The dot product is a fundamental concept in vector algebra. It calculates the product of two vectors and leads to a scalar value. This operation is crucial in finding the angle between vectors and projections between vectors.
When you have two vectors \( \mathbf{a} = \langle a_1, a_2, a_3 \rangle \) and \( \mathbf{b} = \langle b_1, b_2, b_3 \rangle \), their dot product is given by:

• \( \mathbf{a} \cdot \mathbf{b} = a_1 \times b_1 + a_2 \times b_2 + a_3 \times b_3 \)

This formula gives a scalar result, which is useful in various applications such as computing the projection of one vector onto another or determining orthogonality. For example, if the dot product equals zero, the vectors are orthogonal (perpendicular).
In our problem, the vector \( \mathbf{a} \) was \( \langle 3,0,-1 \rangle \) and the formula helped us find the expression for the dot product with vector \( \mathbf{b} \): \( 3b_1 - b_3 \). This equation became the basis for deriving further steps.

The magnitude of a vector, often denoted as \( \| \mathbf{a} \| \), measures the length or size of the vector. It's like finding the distance from the origin to the point represented by the vector.
For a vector \( \mathbf{a} = \langle a_1, a_2, a_3 \rangle \), the magnitude is calculated by:

• \( \| \mathbf{a} \| = \sqrt{a_1^2 + a_2^2 + a_3^2} \)

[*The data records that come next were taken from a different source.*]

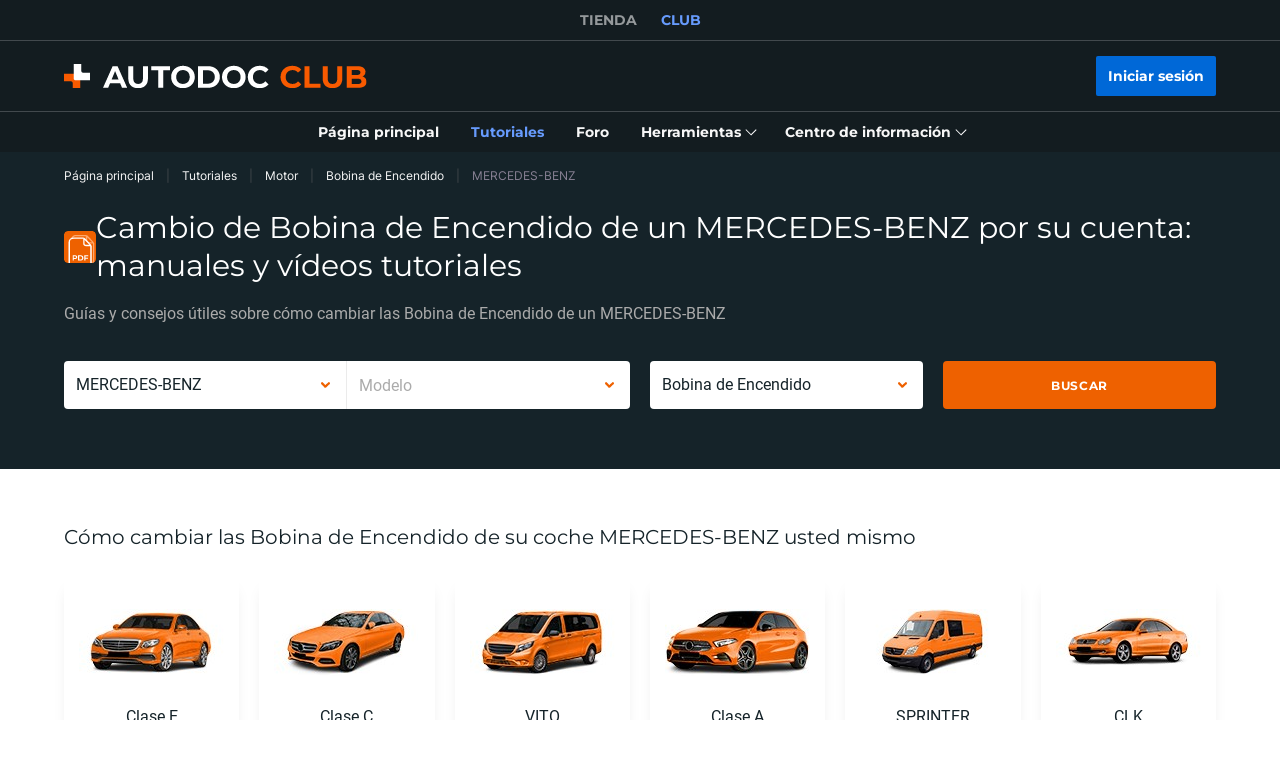

--- FILE ---
content_type: application/javascript; charset=UTF-8
request_url: https://club.autodoc.es/_nuxt/188.c6dacfb.js
body_size: 2173
content:
(window.webpackJsonp=window.webpackJsonp||[]).push([[188,242,243,244,245,249,250],{178:function(e,t,n){var r=n(63);r(r.S,"Number",{isInteger:n(2076)})},2049:function(e,t,n){var r=n(63);r(r.S,"Number",{isNaN:function(e){return e!=e}})},2075:function(e,t,n){"use strict";var r=n(140),o=n(424),c=n(120);e.exports=function(e){for(var t=r(this),n=c(t.length),l=arguments.length,d=o(l>1?arguments[1]:void 0,n),f=l>2?arguments[2]:void 0,v=void 0===f?n:o(f,n);v>d;)t[d++]=e;return t}},2076:function(e,t,n){var r=n(91),o=Math.floor;e.exports=function(e){return!r(e)&&isFinite(e)&&o(e)===e}},24:function(e,t,n){"use strict";n(2049),n(20),n(53);t.a={computed:{userGmtOffset:function(){return this.$dayjs().utcOffset()/60}},methods:{toUserTime:function(e){var t=arguments.length>1&&void 0!==arguments[1]?arguments[1]:"DD.MM.YYYY HH:mm";return this.$dayjs(1e3*e).format(t)},toUserTimeInTimestamp:function(e){return+this.$dayjs(1e3*e).format("x")},toServerTime:function(e){var t=arguments.length>1&&void 0!==arguments[1]&&arguments[1],n=new Date(e);if(Number.isNaN(n.getMonth())){var r=e.split(/[- :]/);n=new Date(r[0],r[1]-1,r[2],r[3],r[4],r[5])}return t?this.$dayjs(n).unix():this.$dayjs.parseZone(n).unix()}}}},416:function(e,t,n){"use strict";n(4),n(6),n(5),n(7),n(8);var r=n(3);function o(e,t){var n=Object.keys(e);if(Object.getOwnPropertySymbols){var r=Object.getOwnPropertySymbols(e);t&&(r=r.filter(function(t){return Object.getOwnPropertyDescriptor(e,t).enumerable})),n.push.apply(n,r)}return n}function c(e){for(var t=1;t<arguments.length;t++){var n=null!=arguments[t]?arguments[t]:{};t%2?o(Object(n),!0).forEach(function(t){Object(r.a)(e,t,n[t])}):Object.getOwnPropertyDescriptors?Object.defineProperties(e,Object.getOwnPropertyDescriptors(n)):o(Object(n)).forEach(function(t){Object.defineProperty(e,t,Object.getOwnPropertyDescriptor(n,t))})}return e}t.a={methods:{getElementPosition:function(e){var t=arguments.length>1&&void 0!==arguments[1]?arguments[1]:{},n="undefined"!=typeof window?window.scrollY:0;t=c(c({},{top:0,left:0,width:0,height:0}),t);var r=e.getBoundingClientRect();return{top:Math.floor(r.y)+t.top+n,left:Math.floor(r.x)+t.left,width:Math.floor(r.width)+t.width,height:Math.floor(r.height)+t.height}},getDeviceName:function(){var e=window.innerWidth;return e<993&&e>600?"tablet":e<601?"mobile":"desktop"}}}},425:function(e,t,n){var r=n(63);r(r.P,"Array",{fill:n(2075)}),n(247)("fill")},56:function(e,t,n){"use strict";var r=n(1),o=(n(5),n(6),n(87),n(25),n(17),n(23),n(10),n(9)),c=n(11),l=n(19);t.a=o.default.extend({data:function(){return{wrapperName:"tabContentWrapper",wrapper:null,isTabBlocked:!1,lastActiveElement:null,pendingFocusDirection:null,areAccessibilityEventsRegistered:!1}},methods:{registerAccessibilityEvents:function(){this.areAccessibilityEventsRegistered||(this.$nuxt.$on(l.k,this.tabOnHandler),this.$nuxt.$on(l.j,this.tabOffHandler),this.areAccessibilityEventsRegistered=!0)},unregisterAccessibilityEvents:function(){this.areAccessibilityEventsRegistered&&(this.$nuxt.$off(l.k,this.tabOnHandler),this.$nuxt.$off(l.j,this.tabOffHandler),this.areAccessibilityEventsRegistered=!1)},tabOnHandler:function(){var e=this;return Object(r.a)(regeneratorRuntime.mark(function t(){var n;return regeneratorRuntime.wrap(function(t){for(;;)switch(t.prev=t.next){case 0:if(e.isTabBlocked=!1,e.pendingFocusDirection){t.next=1;break}return t.abrupt("return");case 1:return n=e.pendingFocusDirection,e.pendingFocusDirection=null,t.next=2,e.emulateTrapKeydownListener("forward"===n);case 2:case"end":return t.stop()}},t)}))()},tabOffHandler:function(e){var t,element=e||document.activeElement;null!=element&&null!==(t=element.dataset)&&void 0!==t&&t.pendingTabDirection&&(this.pendingFocusDirection="backward"===element.dataset.pendingTabDirection?"backward":"forward",delete element.dataset.pendingTabDirection),this.lastActiveElement=element,this.isTabBlocked=!0},handleFirstTabPress:function(e){"Tab"===e.key&&(document&&document.activeElement instanceof HTMLElement&&document.activeElement.blur(),this.wrapper.removeEventListener("keydown",this.handleFirstTabPress))},emulateTrapKeydownListener:function(){var e=arguments,t=this;return Object(r.a)(regeneratorRuntime.mark(function n(){var r,o,c,l;return regeneratorRuntime.wrap(function(n){for(;;)switch(n.prev=n.next){case 0:return r=!(e.length>0&&void 0!==e[0])||e[0],n.next=1,t.$nextTick();case 1:o=t.getFocusableElements(),c=o.indexOf(t.lastActiveElement),null==(l=r?o[c+1]||o[0]:o[c-1]||o[o.length-1])||l.focus();case 2:case"end":return n.stop()}},n)}))()},trapKeydownListener:function(e){if("Tab"===e.key){if(this.isTabBlocked)return e.preventDefault(),this.pendingFocusDirection=e.shiftKey?"backward":"forward",void(document&&document.activeElement instanceof HTMLElement&&(this.lastActiveElement=document.activeElement));var t=this.getFocusableElements();if(0!==t.length){var n=t[0],r=t[t.length-1];e.shiftKey&&document.activeElement===n?(e.preventDefault(),r.focus()):e.shiftKey||document.activeElement!==r||(e.preventDefault(),n.focus()),this.lastActiveElement=null}else e.preventDefault()}},activateFocusTrap:function(){var e,t,n,r=arguments.length>0&&void 0!==arguments[0]?arguments[0]:"";r&&(this.wrapperName=r),this.wrapper=(null===(e=this.$refs[this.wrapperName])||void 0===e?void 0:e.$el)||this.$refs[this.wrapperName],this.wrapper&&(null===(t=this.wrapper)||void 0===t||t.addEventListener("keydown",this.trapKeydownListener),null===(n=this.getFocusableElements()[0])||void 0===n||n.focus())},deactivateFocusTrap:function(){var e;null===(e=this.wrapper)||void 0===e||e.removeEventListener("keydown",this.trapKeydownListener),this.wrapper=null},getFocusableElements:function(){var e=this.wrapper||document.body;if(!e)return[];var t=e.querySelectorAll(c.a);return Array.from(t).filter(function(e){return null!==e.offsetParent})},getNextFocusable:function(e){var t=this.getFocusableElements(),n=t.indexOf(e);return t[n+1]||t[0]||null},getPrevFocusable:function(e){var t=this.getFocusableElements(),n=t.indexOf(e);return n>0?t[n-1]:null},getSpendingFocusableElementInUpdatedDom:function(element){if(!element)return null;var e=element.dataset,t=e.spendingItemId,n=e.spendingId;return t||n?document.querySelector('[data-spending-item-id="'.concat(t,'"]'))||document.querySelector('[data-spending-id="'.concat(n,'"]')):element},getSpendingFocusableElement:function(){if(document&&document.activeElement instanceof HTMLElement){var e=function(element){return element&&!element.hasAttribute("tabindex")?element.querySelector("[tabindex]"):element},t=document.activeElement.closest("[data-spending-item-id]"),n=null==t?void 0:t.closest("[data-spending-id]"),r=null==n?void 0:n.dataset.spendingId,o=Array.from(document.querySelectorAll("[data-spending-item-id]"));if(r){var l=Array.from(n.querySelectorAll("[data-spending-item-id]")).filter(function(e){return!!e.dataset.spendingItemId}),d=l.indexOf(t),f=l[d+1]||l[d-1];if(f||(d=o.indexOf(t),f=o[d+1]||o[d-1]),f){var v=f.closest("[data-spending-id]");return v.dataset.spendingId===r?e(f):e(v)}}else{var h=o.indexOf(t),m=o[h+1]||o[h-1];if(m)return e(m)}var w=document.querySelector("main ");if(w){var y=w.querySelector(c.a);if(y)return y}}return null}}})},68:function(e,t,n){var r=n(891),o=n(94);e.exports=function(e,t,n,c){return null==e?[]:(o(t)||(t=null==t?[]:[t]),o(n=c?void 0:n)||(n=null==n?[]:[n]),r(e,t,n))}}}]);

This formula utilizes the Pythagorean theorem in three-dimensional space, providing an essential tool in navigation, physics, and engineering to understand how far a point is from the origin.
In our exercise, the magnitude of \( \mathbf{a} = \langle 3, 0, -1 \rangle \) was determined as \( \sqrt{10} \), a crucial step since it was used in calculating the component of \( \mathbf{b} \) in the direction of \( \mathbf{a} \). Understanding the magnitude helps bridge the transition from abstract vector concepts to real-world applications.

A vector equation is used to describe a line, plane, or solution set in vector form. It's an efficient way to express complex systems or conditions between vectors.
When solving vector problems, using vector equations allows us to express relationships clearly and concisely. Each element in an equation corresponds to a component in the vector, simplifying the algebraic process. In our given problem, by setting \( \text{comp}_{\mathbf{a}} \mathbf{b} \) to 2, we organized the information using a vector equation:

• \( \frac{\mathbf{a} \cdot \mathbf{b}}{\| \mathbf{a} \|} = 2 \)

This equation was solved for the dot product, helping to identify an entire set of possible vectors \( \mathbf{b} \).
The flexibility of vector equations allows for assigning a variable, such as \( b_1 = t \), leading to multiple solutions satisfying the condition. This adaptability is crucial in mathematics and engineering fields, highlighting the strength and usefulness of vector-based problem-solving methods.